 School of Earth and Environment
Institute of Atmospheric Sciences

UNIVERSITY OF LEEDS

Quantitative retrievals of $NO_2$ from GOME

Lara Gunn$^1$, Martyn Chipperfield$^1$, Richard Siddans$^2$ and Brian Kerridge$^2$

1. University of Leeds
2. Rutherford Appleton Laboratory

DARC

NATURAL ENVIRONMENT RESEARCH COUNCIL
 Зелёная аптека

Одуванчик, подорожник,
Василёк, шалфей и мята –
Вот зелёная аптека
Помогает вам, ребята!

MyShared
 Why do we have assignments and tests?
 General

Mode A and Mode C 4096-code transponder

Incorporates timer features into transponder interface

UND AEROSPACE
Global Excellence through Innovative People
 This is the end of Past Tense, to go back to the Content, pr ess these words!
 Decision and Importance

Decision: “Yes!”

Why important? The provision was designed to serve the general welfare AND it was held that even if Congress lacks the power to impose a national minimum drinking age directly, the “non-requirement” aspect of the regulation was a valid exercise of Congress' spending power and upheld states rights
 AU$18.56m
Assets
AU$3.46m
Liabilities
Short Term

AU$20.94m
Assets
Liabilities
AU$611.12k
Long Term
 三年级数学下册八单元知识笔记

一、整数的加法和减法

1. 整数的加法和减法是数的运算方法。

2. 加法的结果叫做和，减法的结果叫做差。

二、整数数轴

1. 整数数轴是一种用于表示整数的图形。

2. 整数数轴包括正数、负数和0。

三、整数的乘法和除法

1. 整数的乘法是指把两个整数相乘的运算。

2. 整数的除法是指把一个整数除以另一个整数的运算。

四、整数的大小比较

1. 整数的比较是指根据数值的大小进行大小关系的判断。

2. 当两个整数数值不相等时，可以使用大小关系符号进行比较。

|---|

--- PROBLEM TO WORK ON ---
Whenever a line in the material above holds the string "transponder", copy that line in full.

--- RESPONSE AREA ---
Mode A and Mode C 4096-code transponder
Incorporates timer features into transponder interface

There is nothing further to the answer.